EXERCISE OBJECTIVE: Include in the output the line containing "What amount of" and each subsequent line of the records, through the end, transcribed exactly. Add nothing else.

EXERCISE MATERIAL:
┌────────
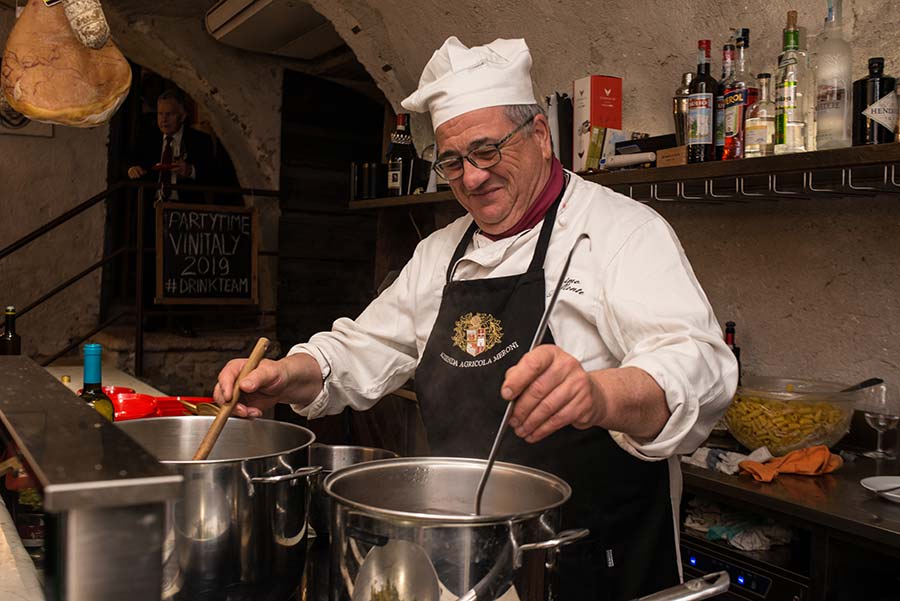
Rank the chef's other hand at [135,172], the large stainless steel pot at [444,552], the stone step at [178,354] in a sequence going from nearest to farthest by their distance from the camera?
the large stainless steel pot at [444,552]
the stone step at [178,354]
the chef's other hand at [135,172]

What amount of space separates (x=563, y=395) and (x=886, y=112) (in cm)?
142

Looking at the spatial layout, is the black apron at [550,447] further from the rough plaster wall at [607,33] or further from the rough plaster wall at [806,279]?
the rough plaster wall at [607,33]

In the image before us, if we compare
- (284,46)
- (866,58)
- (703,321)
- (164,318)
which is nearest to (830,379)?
(866,58)

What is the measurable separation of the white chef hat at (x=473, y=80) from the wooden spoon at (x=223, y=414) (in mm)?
590

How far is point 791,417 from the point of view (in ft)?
7.44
└────────
FULL ANSWER:
What amount of space separates (x=563, y=395) and (x=886, y=112) (in cm)?
142

Looking at the spatial layout, is the black apron at [550,447] further from the rough plaster wall at [607,33] or further from the rough plaster wall at [806,279]?
the rough plaster wall at [607,33]

In the image before us, if we compare
- (284,46)
- (866,58)
- (703,321)
- (164,318)
which is nearest to (830,379)?
(866,58)

What is the measurable separation of the white chef hat at (x=473, y=80) from the wooden spoon at (x=223, y=414) (in mm)?
590

How far is point 791,417 from the point of view (in ft)?
7.44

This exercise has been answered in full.